Twice a year, Albertans reset their clocks for daylight saving time and begin the more difficult task of resetting their internal clock as well.
While daylight saving time has been accepted for decades by most Canadians, it can play havoc with sleep patterns no matter your age.
Here are nine pointers to ponder from U of A sleep expert Joanna MacLean.
What are some of the common issues that you see in your work when it comes to daylight saving time?
Things like heart attacks in adults and car accidents are more likely to occur in the week following the time change.
Part of the problem with daylight saving time is that many of us are not getting enough sleep on a regular basis and not operating based on our biological rhythms.
And so when you have that one-hour shift, it becomes a bigger problem if you’re not well rested to begin with.
What impact does sleep deprivation have on a person?
Reaction time is slowed and decision-making capacity is impaired. Sleep deprivation also changes metabolism, increases inflammation and puts our body in a stressed state.
What we call ‘acute on chronic sleep deprivation’ tends to be the worst combination. So if you’re chronically sleep deprived and then you have an acute loss of an hour, you’re going to be more impaired than if you’re simply chronically sleep deprived.
While there are more noticeable problems with daylight saving time in the spring, are there any concerns in the fall when we gain an hour?
Because we get that extra hour of sleep in the fall, it doesn’t seem to have as big of an effect—but you still need to think ahead.
Maintaining a regular sleep schedule is important.
A lot of us like to stay up late on Friday night, sleep in on Saturday, stay up late on Saturday night, sleep in on Sunday and then find it hard to get to sleep on Sunday night. You start the week with what is often referred to as a Monday morning hangover because you haven’t got the amount of sleep you would typically for the other days during the week.
The more we maintain a regular sleep schedule, the better off we are, and the less you’re going to feel the impact of that one-hour change on Monday morning.
For parents, is it useful to try easing into a new sleep schedule rather than making an abrupt change?

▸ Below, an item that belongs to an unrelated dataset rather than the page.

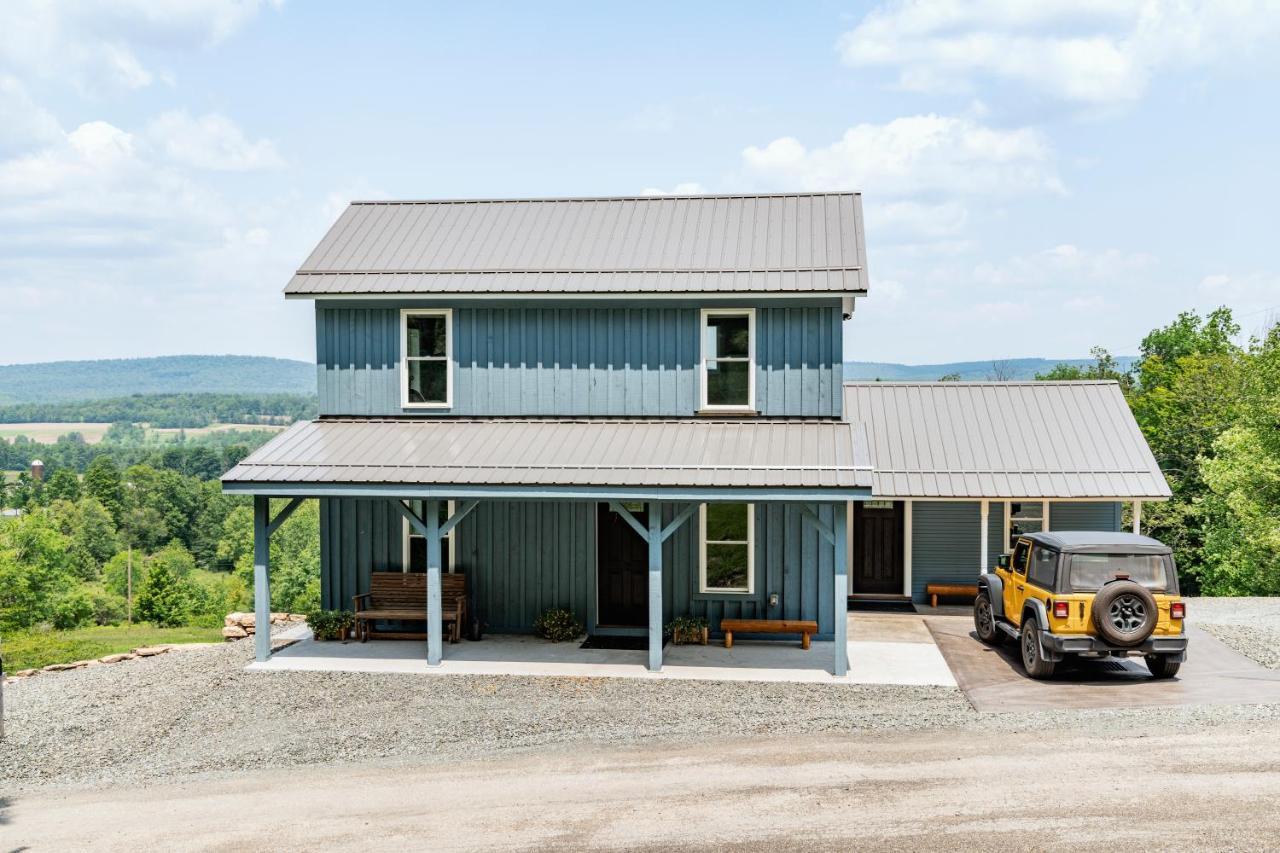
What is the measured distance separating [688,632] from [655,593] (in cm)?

Yes. We tend to be better at doing things slowly as opposed to more abruptly. So figuring out a schedule that will help ease into the time change will make a difference from a bedtime point of view.
I think it’s a good opportunity with daylight saving time to look at your overall sleep schedule and see if you can make adjustments to make sure that you’re getting the amount of sleep you should be getting.

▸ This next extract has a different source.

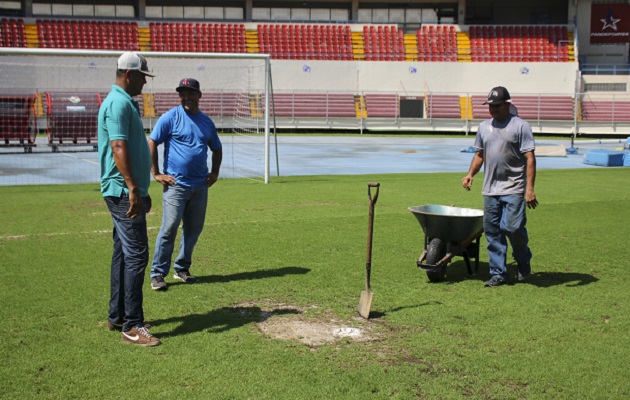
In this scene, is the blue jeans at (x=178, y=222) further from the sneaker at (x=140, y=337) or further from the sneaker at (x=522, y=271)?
the sneaker at (x=522, y=271)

Are we as a society chronically sleep deprived?
Yes we are. I don’t think we see sleep as being important to our health. In North America there is almost a competition—people brag about only needing four or five hours of sleep a night. But there’s good data to say that degree of sleep deprivation is unhealthy and associated with neurocognitive impairments such as poor choice making.

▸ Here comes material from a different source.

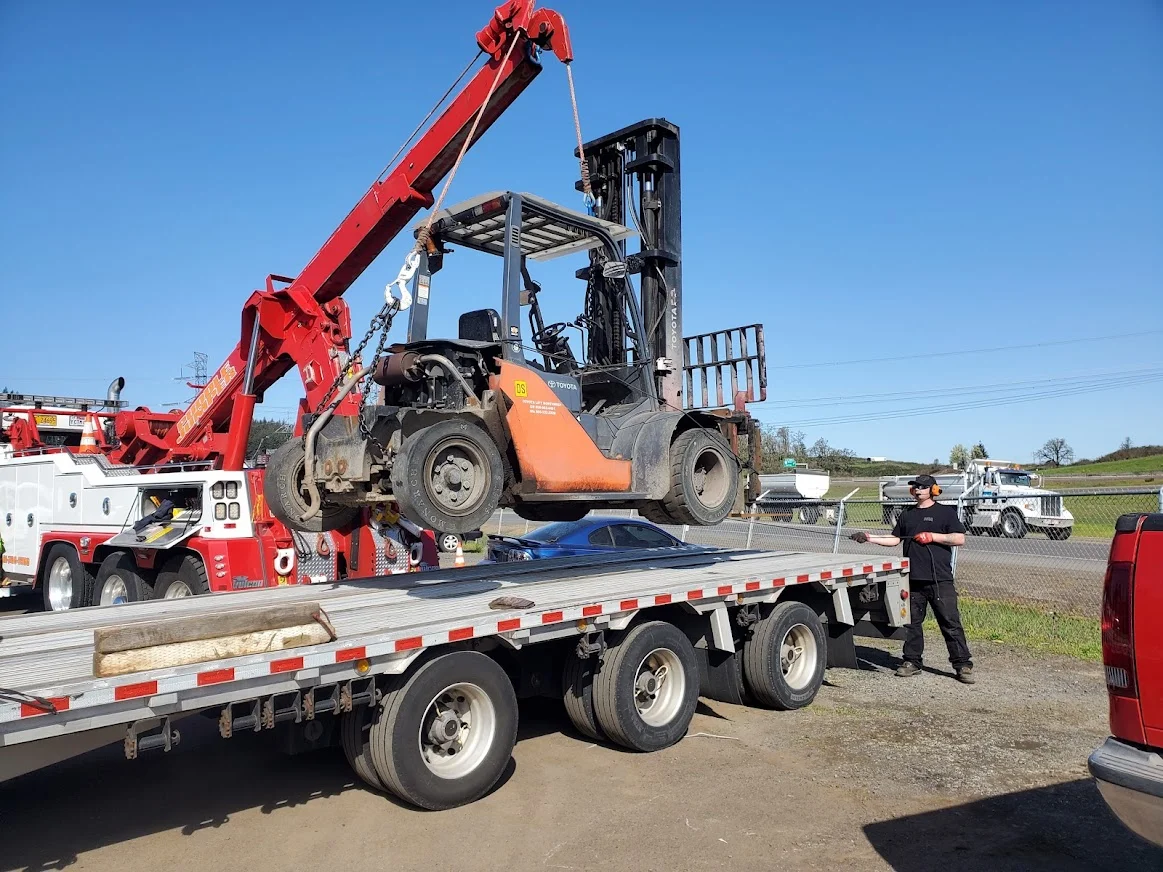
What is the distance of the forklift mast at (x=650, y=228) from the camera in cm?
775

What are some practical tips people should think about to get a better rest?
We have the means of artificially changing the things that keep us awake. We should be thinking about ways to decrease that bright light exposure, whether it’s dimming lights in the evening as you get closer to bedtime or restricting screen time within an hour of bedtime.
What other advice is there for those who struggle with the adjustment in their sleep schedule due to daylight saving time?
We know exercise improves the ability to fall asleep and the quality of sleep we get. The one thing to be aware of is timing. Exercise in the evening can make it hard to fall asleep. Generally the recommendation is to not exercise within two hours of bedtime. But that can vary, so figure out what time you can exercise and at what intensity, but still be able to get to sleep easily and on time.
Screen time is probably the biggest impediment to sleep. You should be looking at not only the amount of screen time you are exposed to, but also when you’re using screens and then reducing their use around bedtime.
The one thing everybody really doesn’t want to talk about is caffeine intake. Lots of people say caffeine has no impact on them being able to get to sleep.
We know that even if it doesn’t stop you from getting sleep, it does actually shift some of the rhythms for sleep. So you may not be getting the same quality sleep for the time that you’re sleeping; reducing or eliminating caffeine could make your sleep time more efficient.
How helpful are the mental exercises many parents use with their kids?
They’re absolutely helpful if you’re somebody who has trouble shutting off at night. The more your brain is stimulated, the harder it is to fall asleep. So whether it’s breathing exercises, meditation or reading something that has nothing to do with what you do during the day, those kinds of things can be helpful to help support your internal rhythms to get ready to fall asleep.
And those exercises have the same effect for adults as they do for kids.
Are there any good routines you recommend for parents?
It’s figuring out something that is going to work for you, because everybody is different in terms of the things that are stimulating and things that are calming for them.
For instance, a lot of people think about having a warm bath before going to bed as something that’s calming.
But for some people, that’s actually energizing and not the right activity for them. So it’s important to figure out what it is for you or for your child that will help you wind down for the night.
Eliminating screen time at least one hour, if not more, before bedtime is a good start. Then figuring out quiet activities that help get you get ready for sleep. This could include a bath, if that is calming, reading, storytelling, meditation or anything that sets you up to fall asleep.